I think the XXR 1 (Machined w/ Black) look badass


----------



## elwood58 (Feb 2, 2011)

Not bad, and I agree it looks similar to the LTZ wheels.


----------



## shawn672 (Oct 31, 2010)

Similar to the LTZ wheels but less classy (they kind of look cheap to me)


----------



## fenix (Mar 30, 2011)

shawn672 said:


> Similar to the LTZ wheels but less classy (they kind of look cheap to me)

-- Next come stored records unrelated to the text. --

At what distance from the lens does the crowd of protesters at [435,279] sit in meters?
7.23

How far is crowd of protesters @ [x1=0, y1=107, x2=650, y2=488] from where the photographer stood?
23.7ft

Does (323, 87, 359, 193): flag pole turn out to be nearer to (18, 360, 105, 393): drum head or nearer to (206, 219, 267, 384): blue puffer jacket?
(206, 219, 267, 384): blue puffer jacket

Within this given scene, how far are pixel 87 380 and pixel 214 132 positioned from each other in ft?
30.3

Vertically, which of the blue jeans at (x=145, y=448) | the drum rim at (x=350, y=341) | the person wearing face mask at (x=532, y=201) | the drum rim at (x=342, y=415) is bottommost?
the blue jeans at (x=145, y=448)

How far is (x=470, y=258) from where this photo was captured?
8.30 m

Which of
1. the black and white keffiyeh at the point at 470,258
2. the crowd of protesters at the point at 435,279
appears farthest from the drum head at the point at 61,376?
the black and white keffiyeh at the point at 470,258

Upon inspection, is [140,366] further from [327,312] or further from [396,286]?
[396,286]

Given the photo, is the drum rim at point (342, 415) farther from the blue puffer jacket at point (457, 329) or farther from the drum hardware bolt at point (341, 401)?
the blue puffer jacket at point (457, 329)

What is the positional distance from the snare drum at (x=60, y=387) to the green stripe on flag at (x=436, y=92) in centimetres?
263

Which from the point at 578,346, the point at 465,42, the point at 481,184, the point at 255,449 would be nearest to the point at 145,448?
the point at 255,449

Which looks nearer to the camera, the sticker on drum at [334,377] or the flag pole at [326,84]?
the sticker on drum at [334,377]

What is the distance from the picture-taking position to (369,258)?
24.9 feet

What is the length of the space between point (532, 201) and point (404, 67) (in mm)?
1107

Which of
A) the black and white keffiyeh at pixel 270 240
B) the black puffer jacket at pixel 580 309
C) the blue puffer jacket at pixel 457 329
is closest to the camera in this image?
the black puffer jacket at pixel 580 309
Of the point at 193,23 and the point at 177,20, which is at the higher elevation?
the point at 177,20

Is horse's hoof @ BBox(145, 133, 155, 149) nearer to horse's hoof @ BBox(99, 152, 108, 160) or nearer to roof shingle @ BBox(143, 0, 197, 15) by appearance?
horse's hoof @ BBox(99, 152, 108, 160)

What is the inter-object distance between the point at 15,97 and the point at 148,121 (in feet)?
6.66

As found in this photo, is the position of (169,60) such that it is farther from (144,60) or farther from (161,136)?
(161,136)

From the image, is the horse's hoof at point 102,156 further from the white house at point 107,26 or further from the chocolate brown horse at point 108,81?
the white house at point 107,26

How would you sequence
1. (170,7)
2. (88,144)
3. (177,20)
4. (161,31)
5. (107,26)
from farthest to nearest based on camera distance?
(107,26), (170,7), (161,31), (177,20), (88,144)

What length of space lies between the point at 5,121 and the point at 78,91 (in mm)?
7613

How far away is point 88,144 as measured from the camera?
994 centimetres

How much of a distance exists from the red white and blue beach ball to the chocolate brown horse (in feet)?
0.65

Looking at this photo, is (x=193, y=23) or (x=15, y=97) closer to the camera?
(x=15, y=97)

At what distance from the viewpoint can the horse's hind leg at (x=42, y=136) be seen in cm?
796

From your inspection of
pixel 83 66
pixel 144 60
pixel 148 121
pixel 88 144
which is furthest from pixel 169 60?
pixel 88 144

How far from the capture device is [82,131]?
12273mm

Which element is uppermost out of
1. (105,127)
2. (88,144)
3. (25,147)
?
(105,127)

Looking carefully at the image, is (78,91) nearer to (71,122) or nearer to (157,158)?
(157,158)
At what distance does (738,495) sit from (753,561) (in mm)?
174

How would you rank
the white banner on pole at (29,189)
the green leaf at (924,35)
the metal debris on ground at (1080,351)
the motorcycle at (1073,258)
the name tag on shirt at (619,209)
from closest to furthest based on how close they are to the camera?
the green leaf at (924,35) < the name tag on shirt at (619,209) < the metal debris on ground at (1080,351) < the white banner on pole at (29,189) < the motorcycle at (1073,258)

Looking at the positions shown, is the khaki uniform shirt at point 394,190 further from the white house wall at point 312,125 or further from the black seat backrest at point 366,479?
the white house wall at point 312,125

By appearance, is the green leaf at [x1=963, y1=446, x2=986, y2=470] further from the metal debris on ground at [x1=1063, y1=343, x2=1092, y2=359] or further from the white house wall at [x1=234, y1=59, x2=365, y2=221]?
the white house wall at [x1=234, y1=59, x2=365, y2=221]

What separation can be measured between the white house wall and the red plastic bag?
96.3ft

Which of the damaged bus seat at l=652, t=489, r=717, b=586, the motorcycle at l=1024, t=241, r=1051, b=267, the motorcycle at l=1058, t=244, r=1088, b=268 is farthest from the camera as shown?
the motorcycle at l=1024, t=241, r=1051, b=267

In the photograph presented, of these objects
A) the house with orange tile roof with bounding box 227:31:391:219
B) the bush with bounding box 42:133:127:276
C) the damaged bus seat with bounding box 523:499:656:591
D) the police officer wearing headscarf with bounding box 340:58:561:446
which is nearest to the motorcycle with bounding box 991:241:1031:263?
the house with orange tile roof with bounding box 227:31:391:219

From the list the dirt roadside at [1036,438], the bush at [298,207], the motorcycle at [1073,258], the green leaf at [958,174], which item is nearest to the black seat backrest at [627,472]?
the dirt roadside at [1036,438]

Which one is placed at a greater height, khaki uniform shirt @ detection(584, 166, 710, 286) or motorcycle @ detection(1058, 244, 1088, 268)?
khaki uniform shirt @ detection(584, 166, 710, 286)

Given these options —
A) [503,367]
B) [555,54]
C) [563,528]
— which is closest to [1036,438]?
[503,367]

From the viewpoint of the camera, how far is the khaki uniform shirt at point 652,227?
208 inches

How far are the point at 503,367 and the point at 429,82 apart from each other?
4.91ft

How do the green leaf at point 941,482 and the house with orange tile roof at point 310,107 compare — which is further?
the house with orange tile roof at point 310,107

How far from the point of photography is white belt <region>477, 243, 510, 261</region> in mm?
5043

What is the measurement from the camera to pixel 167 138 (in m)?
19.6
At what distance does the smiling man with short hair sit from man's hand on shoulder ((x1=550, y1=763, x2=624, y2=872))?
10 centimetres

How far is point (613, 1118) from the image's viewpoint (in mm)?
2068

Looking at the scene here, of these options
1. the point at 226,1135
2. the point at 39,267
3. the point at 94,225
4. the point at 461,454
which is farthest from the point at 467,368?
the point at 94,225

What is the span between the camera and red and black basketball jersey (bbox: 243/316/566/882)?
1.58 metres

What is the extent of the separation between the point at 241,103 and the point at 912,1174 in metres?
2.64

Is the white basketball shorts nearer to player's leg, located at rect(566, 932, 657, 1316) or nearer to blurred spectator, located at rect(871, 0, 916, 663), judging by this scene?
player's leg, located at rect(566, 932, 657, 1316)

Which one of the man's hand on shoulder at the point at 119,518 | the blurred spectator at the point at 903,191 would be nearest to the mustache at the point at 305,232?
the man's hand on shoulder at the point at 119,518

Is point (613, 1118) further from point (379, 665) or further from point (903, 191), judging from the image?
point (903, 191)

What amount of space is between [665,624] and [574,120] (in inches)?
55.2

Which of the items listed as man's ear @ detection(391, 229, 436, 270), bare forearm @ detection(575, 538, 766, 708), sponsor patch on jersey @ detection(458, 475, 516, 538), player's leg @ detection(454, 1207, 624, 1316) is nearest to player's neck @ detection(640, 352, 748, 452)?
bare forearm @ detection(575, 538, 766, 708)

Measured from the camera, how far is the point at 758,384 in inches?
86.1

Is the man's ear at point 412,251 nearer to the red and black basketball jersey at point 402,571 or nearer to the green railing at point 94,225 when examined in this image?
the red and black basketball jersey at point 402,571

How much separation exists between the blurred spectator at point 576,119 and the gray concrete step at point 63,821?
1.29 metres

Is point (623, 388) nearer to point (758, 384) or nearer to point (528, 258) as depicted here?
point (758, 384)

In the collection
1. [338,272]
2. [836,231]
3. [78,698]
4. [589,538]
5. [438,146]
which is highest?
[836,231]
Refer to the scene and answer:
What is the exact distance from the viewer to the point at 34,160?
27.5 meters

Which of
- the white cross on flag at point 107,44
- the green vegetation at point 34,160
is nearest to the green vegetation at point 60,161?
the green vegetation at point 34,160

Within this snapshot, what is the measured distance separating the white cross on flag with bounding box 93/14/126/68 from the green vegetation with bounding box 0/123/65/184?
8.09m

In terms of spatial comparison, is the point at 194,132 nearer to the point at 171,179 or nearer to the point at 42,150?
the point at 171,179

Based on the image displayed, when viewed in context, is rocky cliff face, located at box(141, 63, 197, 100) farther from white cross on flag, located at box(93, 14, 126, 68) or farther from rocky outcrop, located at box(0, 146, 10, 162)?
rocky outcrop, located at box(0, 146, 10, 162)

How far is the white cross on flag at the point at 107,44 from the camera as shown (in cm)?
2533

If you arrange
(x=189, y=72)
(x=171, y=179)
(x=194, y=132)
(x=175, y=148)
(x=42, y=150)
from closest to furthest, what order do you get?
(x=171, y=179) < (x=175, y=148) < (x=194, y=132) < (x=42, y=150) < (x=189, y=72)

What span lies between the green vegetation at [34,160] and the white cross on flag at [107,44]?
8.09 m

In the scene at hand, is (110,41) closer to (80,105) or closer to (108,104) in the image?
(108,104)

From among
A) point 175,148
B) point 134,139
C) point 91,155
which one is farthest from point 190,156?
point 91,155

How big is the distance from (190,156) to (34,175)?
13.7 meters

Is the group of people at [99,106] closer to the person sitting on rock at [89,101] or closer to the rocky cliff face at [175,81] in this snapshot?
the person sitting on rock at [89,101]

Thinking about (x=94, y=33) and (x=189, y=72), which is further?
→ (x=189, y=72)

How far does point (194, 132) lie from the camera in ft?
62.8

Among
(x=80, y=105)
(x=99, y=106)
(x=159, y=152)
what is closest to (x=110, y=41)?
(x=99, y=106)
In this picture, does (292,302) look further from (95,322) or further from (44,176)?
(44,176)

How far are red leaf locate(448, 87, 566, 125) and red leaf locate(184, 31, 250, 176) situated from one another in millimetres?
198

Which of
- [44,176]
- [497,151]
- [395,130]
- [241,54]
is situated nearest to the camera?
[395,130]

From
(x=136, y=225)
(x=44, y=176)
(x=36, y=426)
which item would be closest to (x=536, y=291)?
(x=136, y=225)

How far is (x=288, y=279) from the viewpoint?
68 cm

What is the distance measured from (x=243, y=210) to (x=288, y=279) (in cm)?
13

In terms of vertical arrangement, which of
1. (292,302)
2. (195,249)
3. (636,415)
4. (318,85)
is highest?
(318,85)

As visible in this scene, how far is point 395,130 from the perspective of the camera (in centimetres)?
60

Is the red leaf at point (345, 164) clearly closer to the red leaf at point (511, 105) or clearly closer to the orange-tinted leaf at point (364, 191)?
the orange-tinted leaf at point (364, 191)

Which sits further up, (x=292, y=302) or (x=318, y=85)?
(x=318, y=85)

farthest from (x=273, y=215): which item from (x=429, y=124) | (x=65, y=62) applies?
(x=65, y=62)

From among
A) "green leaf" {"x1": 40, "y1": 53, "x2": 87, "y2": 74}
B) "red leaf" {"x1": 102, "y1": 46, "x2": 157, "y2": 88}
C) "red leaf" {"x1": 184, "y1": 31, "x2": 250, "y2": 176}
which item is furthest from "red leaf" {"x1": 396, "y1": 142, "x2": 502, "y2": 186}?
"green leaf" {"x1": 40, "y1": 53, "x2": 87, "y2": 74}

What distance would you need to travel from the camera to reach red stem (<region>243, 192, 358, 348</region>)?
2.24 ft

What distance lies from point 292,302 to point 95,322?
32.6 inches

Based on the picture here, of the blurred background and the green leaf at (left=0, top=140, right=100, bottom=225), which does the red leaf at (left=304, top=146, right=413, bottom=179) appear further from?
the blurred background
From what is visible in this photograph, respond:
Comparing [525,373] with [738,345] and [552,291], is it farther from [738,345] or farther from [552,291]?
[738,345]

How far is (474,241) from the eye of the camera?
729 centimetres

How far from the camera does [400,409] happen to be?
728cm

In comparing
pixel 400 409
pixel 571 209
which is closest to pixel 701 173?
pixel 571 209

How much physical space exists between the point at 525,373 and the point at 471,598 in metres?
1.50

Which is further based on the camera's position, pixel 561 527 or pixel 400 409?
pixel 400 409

i agree i dont know how to explain it but they look kinda cheap maybe its cause of the photoshoping isnt to great or what


----------



## justmike (Dec 6, 2010)

I like the Zolders and the TSW's


----------



## osiris10012 (Feb 4, 2011)

Looks good but make sure they're a 5x105...i am pretty sure that wheelsnext.com just does a general search for 5 bolt wheel patterns and not specifically a 105mm. Thats why i generally just stick to tirerack.com(at least until wheel companies start producing wheels for the cruze)...the only wheel i have found that they don't have is a motegi mr116...other than that i haven't found anything in the 105mm due to it just being introduced to the states...


----------



## mochilagorilla (Mar 29, 2011)

no offense, but they look like the forte koup rims from last year. but that could be the awful photoshopping. definitely better than the hubcaps tho.


----------



## cruzing_beauty42 (Apr 6, 2011)

i would do something like this... that chrome is fugly

MOTEGI RACING MR116 Wheels - Whippet Wheels - Road Ready Wheel Packages | Rims Discount Custom wheel and tire services


----------



## Diretoy (Feb 4, 2011)

Did some checking today and found out that the company (Ace Alloy) that makes this wheel DOES NOT make the 5x105 bolt pattern, at least not yet anyway. Also some of the Ace Alloy wheels that are featured on Wheelsnext have been discontinued. So I'm gonna kill the link and wait awhile to see how the market develops. Thanks for the responses.


----------